Birand'ın bu salvolarına Yiğit Bulut bugün köşesinden yanıt verdi. Bulut'un bugün attığı başlık da oldukça dikkat çekici: 'Belçika vatandaşı Birand'a cevabımdır'
İşte Yiğit Bulut'un bugünkü yazısından ilgili bölüm;
Birkaç gündür Mehmet Ali Birand, Hasan Cemal ve onların akıl suyunda yıkananlar bir propaganda peşinde. Kaşıntıları Başbakan Erdoğan'ın basın mensuplarıyla yaptığı toplantı üzerine. İddialarına göre bir gazeteci, Başbakan'a şöyle demiş, o da buna karşılık böyle demiş...
ACEMİCE HAZIRLANMIŞ BİR KOMPLO
Uydurdukları ve ekledikleri uzayıp gidiyor! Tek kelimeyle; acemice hazırlanmış bir komplo! Amaçları aslında bana bulaşmak da değil, akıllarınca kamuoyu yaratıp Başbakan Erdoğan'ı baskı altına alacaklar! İşin ilginç tarafı da bu topa giren arkadaşlar, geçmişte her dönemde Türk Devleti'nin makamları tarafından "bölücülükle suçlanmış", haklarında devletin resmi istihbarat kurumları tarafından "bölücü" notu düşülmüş "tipler"! Hatta devlet kurumuna bile gerek yok, Birand Kanal D Haber Müdürü olduğu gece Aydın Doğan'ın evinde yemekte şu konuşma geçti. Oradakiler "Ama bölücülük yaparsa" dediklerinde, Doğan, "Merak etmeyin asla izin vermeyiz" açıklamasını yapmak ve ikna etmek için uğraşmak zorunda kaldı! Sevgili "sabık", ne olduğu belli, gazeteci kılığına girmiş "organik uzantılar", Başbakan Erdoğan sizin yarattığınız kamuoyu baskısı sonucu fikrini değiştirecek olsaydı, bugün o koltukta oturmuyor, patronunuzla birlikte "tavla oynadığınız başbakanları" attığınız depoda "gün sayıyor" oldurdu!
O "sizi anladığı", ne mal olduğunuzu kökünden kavradığı, sizin de uzantısı olduğunuz "yerleşik düzeni" kökünden söktüğü için bu halkın sevgilisi oldu ve Atatürk'ten sonra en uzun ve güçlü iradeyi ortaya koydu, hatta belki de Cumhuriyet tarihinin en uzun iktidar dönemini Allah kendisine kısmet edecek... Sevgili dostlar, bu arkadaşlar "çok iyi gazetecilermiş", bu yüzden meslekleri adına çok üzülmüşler.

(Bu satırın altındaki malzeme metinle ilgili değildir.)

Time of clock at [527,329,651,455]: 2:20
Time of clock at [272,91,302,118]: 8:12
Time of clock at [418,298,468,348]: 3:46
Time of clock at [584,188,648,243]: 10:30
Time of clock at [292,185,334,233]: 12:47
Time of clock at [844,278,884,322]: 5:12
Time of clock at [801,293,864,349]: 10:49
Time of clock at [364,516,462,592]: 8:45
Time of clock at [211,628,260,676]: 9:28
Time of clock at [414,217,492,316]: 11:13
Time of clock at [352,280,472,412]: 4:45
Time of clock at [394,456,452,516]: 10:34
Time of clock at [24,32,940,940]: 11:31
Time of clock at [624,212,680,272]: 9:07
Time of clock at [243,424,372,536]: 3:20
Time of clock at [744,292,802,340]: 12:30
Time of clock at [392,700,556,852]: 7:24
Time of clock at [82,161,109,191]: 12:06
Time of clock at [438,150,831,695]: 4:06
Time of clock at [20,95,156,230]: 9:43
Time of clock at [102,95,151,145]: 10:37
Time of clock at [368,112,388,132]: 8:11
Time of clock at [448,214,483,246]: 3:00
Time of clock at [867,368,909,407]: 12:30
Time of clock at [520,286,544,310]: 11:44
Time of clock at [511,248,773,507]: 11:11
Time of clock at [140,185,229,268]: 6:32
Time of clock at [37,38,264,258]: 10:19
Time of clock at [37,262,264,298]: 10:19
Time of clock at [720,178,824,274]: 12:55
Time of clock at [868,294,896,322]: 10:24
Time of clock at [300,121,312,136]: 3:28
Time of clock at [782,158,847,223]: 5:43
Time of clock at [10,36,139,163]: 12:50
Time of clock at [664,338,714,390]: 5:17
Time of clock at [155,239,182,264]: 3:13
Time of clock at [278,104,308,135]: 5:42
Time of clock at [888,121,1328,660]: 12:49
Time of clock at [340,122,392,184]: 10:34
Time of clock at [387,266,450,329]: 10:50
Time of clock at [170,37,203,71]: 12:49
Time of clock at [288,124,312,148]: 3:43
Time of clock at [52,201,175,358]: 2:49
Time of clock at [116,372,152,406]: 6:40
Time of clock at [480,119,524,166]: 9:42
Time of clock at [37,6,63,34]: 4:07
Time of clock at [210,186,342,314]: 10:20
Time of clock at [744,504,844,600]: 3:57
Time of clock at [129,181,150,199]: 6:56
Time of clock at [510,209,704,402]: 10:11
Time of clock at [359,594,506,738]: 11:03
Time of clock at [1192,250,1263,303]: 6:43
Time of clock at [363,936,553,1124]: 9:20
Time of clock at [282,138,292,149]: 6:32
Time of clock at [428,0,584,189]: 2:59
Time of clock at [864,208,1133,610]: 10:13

AVRUPA PASAPORTLU DÜDÜKLER
O zaman iyi okuyun "organik uzantılı, Avrupa pasaportlu" düdükler:
1- Başbakan oraya "ne yapacağız, açıkça sorgulayalım" diye bizleri davet etti. Ve bu detayı da konuşmasına başlarken söyledi; "Bu bir basın toplantısı değil, burada haber yapmayacağız, en iyi ne yapabiliriz birlikte ortak bir akıl oluşturarak, o detayları konuşacağız" dedi!
2- O toplantıda konuşulanlar "beyin fırtınası" mahiyetindeydi ve orada kalması gerekirdi. Daha açık yazayım: Başbakan, sizi oraya "adam sandı" da çağırdı, ama ne yazık ki; Türk halkı gerçeği bir kez daha gördü.
3- Büyük gazeteciler, söyleyin bakalım, ele geçen Hanefi Avcı'nın Hürriyet arşivindeki konuşmalarında neler var? Konuşmalar tek bir detay üstüne odaklanmış; patronunuzu nasıl Başbakan, nasıl Cumhurbaşkanı yapacağınız ve siyaseti nasıl şekillendireceğiniz! Kasetler orada! Bu mu gazetecilik!
4- "411 el kaos'a kalktı" manşetleri atılıp, daha da geriye gidersek, 28 Şubat sürecinde Gülen kasetlerini ana haber bültenlerinde döndürüp, Aczimendileri parlatan arkadaşlar, söyleyin bakalım:
"ERDOĞAN'A BİR VURSAK YARISI BOŞA GİDER"
Bu mu gazetecilik! 5- Ve sen Birand söyle bakalım: Kanal D Haber Müdürü olmak için Hurşit Tolon'a icazet almaya gittin mi! Ve en önemlisi; Mehmet Ali Yalçındağ'ın evindeki "Erdoğan'a karşı acil önlem" toplantısında ORADA MİYDİN! Yalçındağ, rakı kadehini kaldırıp "Erdoğan'a bir vursak, yarısı boşa gider" tarihi söylemini yaptığında "SEN BÜYÜK GAZETECİ" olarak ne yaptın!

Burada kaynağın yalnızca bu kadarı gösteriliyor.